Penkridge was outside the normal jurisdictions of the Diocese of Dublin, and it is barely mentioned in Archbishop John Allen’s Liber Niger. As a Royal Free Chapel, Penkridge also remained outside the diocesan structures of the Church of England, and was one of a handful of royal free churches or peculiars that were ecclesiastical islands within yet outside the Diocese of Lichfield.

Penkridge is a small market town with a population of about 8,500, halfway between Stafford and Wolverhampton, and about 20 km west of Lichfield. The Collegiate Church of Saint Michael and All Angels dominates the skyline of the town. The Deanery was once extremely wealthy, providing significant income for successive Archbishops of Dublin. The buildings around the church once included an infirmary for the sick and elderly, a guest house, a college that housed the priests, a chapter house and a refectory.

According to the Liber Niger, the Royal Free Chapel of Saint Michael and All Angels in Penkridge was founded by either King Eadred of Mercia (946-955), or his nephew, King Edgar (957-975).
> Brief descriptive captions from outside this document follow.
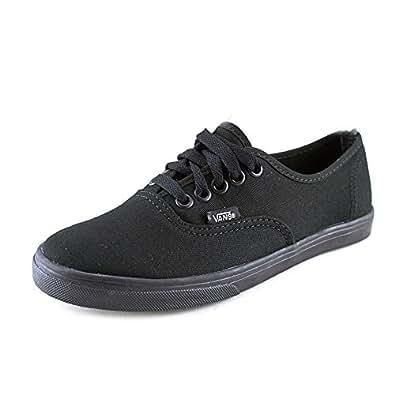 Vans Authentic Lo Pro Sneaker Black Black US6,5/EU38,5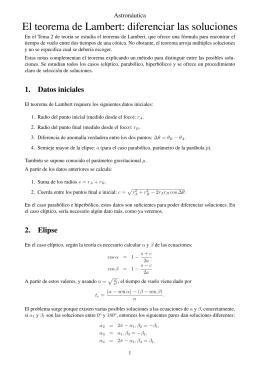 El teorema de Lambert: diferenciar las soluciones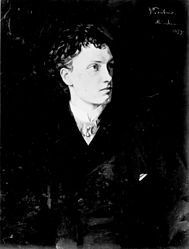 Wilhelm Trübner: Portrait of Actor Josef Kainz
The Domesday Book shows a community at Penkridge in 1086, including nine clerks or priests supported by land owned by the crown.

The majority of royal free chapels in England were in the West Midlands, especially within the boundaries of the Diocese of Lichfield. Many had their origins in the churches of the ancient demesnes of the Saxon kings, but they are first mentioned in 1214, when Pope Innocent III guaranteed the immunity of King John and his royal chapels.

Penkridge was a Royal Free Chapel with its own dean in 1215. Three months after Magna Carta was signed that year, King John appointed Henry de Loundres, Archbishop of Dublin (1212-1228), and his successors as Dean of Penkridge, and granted them the Manor of Penkridge.

The archbishop soon divided the Manor of Penkridge, giving two-thirds to his nephew, Andrew le Blund, and keeping the rest as the Deanery Manor. When the deanery became vacant in 1226, he appointed himself Dean of Penkridge, left Dublin and moved to live in the Deanery in Penkridge. He remained there until 1228, demolished the Old Saxon minster and began building a great new collegiate church.

A head stoop on a chancel arch is identified locally as an image of Archbishop Henry de Loundres (Photograph: Patrick Comerford)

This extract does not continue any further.